Ligands bind to the heme distal site, which is part of a large and open cavity. In particular, NO is coordinated to the heme-iron of Rp-NP4 with a bond distance of 1.66 Å and a Fe-N-O angle of 156° that facilitates van der Waals contacts between NO and the Leu123, Leu130 and Leu 133 residues (Figure 2) (58), (63). The heme-Fe atom and the N and O atoms of NO are placed on the same plane of the proximal His ring. This is coherent with the Fe(III) oxidation state stabilized by the ruffled heme (58), (63).

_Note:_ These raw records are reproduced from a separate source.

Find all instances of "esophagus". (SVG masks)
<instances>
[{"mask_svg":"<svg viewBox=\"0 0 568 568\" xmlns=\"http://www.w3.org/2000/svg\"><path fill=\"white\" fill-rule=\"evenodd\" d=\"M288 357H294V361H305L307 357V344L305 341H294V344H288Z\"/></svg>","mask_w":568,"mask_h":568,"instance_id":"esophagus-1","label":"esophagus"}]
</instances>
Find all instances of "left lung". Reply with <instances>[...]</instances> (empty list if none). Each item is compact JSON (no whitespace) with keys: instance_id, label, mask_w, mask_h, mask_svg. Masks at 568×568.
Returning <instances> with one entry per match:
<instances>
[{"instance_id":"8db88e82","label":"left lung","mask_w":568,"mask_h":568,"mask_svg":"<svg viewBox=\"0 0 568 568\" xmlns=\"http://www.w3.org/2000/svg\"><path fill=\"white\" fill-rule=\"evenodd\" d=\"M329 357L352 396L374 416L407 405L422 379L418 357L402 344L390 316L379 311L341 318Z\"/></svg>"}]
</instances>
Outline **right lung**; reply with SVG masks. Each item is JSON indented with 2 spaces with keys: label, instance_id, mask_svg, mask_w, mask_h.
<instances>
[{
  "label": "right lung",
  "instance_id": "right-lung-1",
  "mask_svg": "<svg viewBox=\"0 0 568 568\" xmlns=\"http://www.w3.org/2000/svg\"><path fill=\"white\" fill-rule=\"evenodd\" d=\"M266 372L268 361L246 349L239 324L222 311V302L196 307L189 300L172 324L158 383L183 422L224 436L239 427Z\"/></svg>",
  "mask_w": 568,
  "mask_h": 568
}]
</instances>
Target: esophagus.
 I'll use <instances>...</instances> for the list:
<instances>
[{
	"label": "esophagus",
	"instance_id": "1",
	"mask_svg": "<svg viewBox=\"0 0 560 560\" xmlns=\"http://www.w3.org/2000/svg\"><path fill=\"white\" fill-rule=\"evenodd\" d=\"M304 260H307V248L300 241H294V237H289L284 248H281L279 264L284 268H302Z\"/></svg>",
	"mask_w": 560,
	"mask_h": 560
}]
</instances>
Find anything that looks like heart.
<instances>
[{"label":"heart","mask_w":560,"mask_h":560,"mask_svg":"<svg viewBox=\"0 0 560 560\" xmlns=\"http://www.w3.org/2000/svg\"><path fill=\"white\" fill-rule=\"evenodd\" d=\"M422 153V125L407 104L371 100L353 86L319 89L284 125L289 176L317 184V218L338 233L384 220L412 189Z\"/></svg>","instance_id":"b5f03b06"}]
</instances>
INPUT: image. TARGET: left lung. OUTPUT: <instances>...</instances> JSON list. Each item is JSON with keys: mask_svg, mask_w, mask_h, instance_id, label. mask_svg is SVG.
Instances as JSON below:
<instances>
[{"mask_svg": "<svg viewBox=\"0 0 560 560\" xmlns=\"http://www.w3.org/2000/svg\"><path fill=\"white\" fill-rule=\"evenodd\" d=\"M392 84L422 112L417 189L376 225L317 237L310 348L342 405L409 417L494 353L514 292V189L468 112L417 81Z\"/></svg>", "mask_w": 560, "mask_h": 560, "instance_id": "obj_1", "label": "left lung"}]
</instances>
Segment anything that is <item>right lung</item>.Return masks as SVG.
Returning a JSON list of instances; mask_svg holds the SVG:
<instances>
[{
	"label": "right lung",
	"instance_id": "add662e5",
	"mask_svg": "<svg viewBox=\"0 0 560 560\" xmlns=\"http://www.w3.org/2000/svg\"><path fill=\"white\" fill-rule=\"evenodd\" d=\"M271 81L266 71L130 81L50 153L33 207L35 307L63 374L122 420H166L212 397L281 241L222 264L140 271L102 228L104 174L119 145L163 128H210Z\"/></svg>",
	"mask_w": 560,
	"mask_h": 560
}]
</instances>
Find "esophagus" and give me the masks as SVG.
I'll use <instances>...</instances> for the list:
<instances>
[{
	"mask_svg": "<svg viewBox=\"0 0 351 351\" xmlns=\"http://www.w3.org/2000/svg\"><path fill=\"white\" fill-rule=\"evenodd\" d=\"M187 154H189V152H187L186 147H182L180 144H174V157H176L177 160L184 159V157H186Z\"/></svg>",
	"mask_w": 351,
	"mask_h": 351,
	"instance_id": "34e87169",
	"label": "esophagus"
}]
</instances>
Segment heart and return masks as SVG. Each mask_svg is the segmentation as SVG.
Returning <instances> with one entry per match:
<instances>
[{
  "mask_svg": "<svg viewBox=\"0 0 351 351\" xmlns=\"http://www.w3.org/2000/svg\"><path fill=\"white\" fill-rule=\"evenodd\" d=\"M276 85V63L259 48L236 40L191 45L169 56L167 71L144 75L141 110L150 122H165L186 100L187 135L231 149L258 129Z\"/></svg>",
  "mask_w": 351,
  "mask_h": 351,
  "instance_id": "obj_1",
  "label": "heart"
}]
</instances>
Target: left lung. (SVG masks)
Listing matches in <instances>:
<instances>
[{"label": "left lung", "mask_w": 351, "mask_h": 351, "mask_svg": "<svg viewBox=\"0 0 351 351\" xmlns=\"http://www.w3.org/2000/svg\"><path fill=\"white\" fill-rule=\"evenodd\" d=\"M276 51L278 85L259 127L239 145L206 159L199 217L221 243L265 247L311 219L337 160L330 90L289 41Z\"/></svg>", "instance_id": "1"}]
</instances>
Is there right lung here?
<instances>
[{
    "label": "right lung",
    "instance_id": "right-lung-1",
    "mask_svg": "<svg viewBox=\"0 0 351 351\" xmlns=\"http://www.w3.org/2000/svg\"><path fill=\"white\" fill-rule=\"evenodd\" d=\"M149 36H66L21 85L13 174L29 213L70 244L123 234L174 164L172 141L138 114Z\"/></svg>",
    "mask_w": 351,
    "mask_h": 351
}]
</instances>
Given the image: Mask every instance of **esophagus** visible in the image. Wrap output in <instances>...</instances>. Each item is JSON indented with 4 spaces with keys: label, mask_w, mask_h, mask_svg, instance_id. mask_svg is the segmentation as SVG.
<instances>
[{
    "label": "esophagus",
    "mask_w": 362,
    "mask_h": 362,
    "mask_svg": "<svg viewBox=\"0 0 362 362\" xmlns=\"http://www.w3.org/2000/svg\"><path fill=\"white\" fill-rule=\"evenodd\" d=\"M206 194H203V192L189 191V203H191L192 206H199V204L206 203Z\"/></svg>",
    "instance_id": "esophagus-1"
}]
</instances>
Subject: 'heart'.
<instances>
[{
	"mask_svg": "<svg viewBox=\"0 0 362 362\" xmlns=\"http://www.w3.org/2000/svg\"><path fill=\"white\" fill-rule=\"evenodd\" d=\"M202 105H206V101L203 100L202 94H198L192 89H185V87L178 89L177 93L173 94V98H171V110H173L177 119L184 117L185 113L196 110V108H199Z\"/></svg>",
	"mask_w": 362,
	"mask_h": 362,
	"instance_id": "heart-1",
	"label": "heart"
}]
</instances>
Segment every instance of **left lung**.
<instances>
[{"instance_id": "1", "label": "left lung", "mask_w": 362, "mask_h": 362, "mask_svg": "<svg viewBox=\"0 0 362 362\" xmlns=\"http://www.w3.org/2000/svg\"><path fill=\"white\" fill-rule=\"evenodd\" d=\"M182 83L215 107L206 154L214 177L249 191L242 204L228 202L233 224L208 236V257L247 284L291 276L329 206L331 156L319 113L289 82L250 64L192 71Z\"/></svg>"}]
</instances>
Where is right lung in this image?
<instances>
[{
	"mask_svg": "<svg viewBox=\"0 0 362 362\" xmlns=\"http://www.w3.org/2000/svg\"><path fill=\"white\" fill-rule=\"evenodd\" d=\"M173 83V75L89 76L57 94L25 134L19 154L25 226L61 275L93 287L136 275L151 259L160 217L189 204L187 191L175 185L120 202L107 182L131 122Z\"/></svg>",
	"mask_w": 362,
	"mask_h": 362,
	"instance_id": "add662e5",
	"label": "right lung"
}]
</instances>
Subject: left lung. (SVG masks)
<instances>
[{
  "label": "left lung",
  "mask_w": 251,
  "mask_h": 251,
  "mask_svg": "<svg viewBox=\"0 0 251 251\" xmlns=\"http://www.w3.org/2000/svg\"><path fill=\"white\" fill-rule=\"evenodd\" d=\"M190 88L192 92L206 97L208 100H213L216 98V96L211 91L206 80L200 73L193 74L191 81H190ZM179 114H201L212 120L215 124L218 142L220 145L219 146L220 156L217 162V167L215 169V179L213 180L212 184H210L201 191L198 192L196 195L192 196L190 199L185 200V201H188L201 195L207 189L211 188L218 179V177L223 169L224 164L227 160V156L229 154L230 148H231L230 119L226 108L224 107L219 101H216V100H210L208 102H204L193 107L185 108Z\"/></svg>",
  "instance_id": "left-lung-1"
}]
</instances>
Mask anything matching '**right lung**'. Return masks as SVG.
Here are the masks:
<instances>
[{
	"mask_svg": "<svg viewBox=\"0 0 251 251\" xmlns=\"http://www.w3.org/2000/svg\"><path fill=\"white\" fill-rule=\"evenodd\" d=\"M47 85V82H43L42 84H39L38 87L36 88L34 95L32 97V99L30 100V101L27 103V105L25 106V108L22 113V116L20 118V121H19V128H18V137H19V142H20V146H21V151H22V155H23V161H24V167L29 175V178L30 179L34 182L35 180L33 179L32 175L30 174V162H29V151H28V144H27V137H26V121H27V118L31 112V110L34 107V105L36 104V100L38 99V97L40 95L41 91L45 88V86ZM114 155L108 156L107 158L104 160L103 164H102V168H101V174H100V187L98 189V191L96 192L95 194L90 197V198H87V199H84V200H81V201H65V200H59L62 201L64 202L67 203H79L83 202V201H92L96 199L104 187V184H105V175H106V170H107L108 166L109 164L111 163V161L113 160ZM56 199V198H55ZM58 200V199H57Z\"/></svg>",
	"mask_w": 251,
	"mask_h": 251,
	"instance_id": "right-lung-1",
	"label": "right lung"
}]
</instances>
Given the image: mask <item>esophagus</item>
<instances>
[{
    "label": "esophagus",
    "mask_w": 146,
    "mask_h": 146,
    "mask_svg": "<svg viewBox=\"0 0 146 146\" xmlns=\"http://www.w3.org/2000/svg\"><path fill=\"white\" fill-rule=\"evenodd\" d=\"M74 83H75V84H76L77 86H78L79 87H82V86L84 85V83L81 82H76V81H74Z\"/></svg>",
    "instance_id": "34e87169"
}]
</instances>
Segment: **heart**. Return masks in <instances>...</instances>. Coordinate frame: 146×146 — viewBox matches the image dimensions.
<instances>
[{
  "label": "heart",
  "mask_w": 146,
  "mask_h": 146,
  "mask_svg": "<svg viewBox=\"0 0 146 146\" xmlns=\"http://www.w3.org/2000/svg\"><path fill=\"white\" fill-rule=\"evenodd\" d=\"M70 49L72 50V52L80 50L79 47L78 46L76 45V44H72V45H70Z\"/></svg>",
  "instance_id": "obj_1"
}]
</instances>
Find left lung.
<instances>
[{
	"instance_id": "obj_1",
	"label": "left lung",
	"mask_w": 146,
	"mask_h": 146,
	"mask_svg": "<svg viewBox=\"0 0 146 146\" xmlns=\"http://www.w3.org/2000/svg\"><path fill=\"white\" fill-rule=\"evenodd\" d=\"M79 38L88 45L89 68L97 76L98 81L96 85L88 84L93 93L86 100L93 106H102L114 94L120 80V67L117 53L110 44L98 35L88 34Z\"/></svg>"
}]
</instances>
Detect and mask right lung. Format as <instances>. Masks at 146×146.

Upon NO binding to Rp-NP4, the rotation of the pyrrole rings becomes more pronounced, the iron moves out of the pyrrole nitrogens plane and into the distal pocket by 0.06 Å and the heme becomes even more ruffled. Furthermore, this rotation causes the packing of the AB and GH loops around the NO to form a hydrophobic cavity (26), (27), (61), (63). NO protection within the Rp-NPs protein is necessary to prevent its reaction with solvent molecules such as O2, water, hydroxide, or thiols during storage and transport (25), (27). The different rates by which the AB and GH loops move in and out of the distal pocket upon NO association and dissociation are at the root of biphasic and triphasic processes, respectively (Table 1) (25), (58), (71).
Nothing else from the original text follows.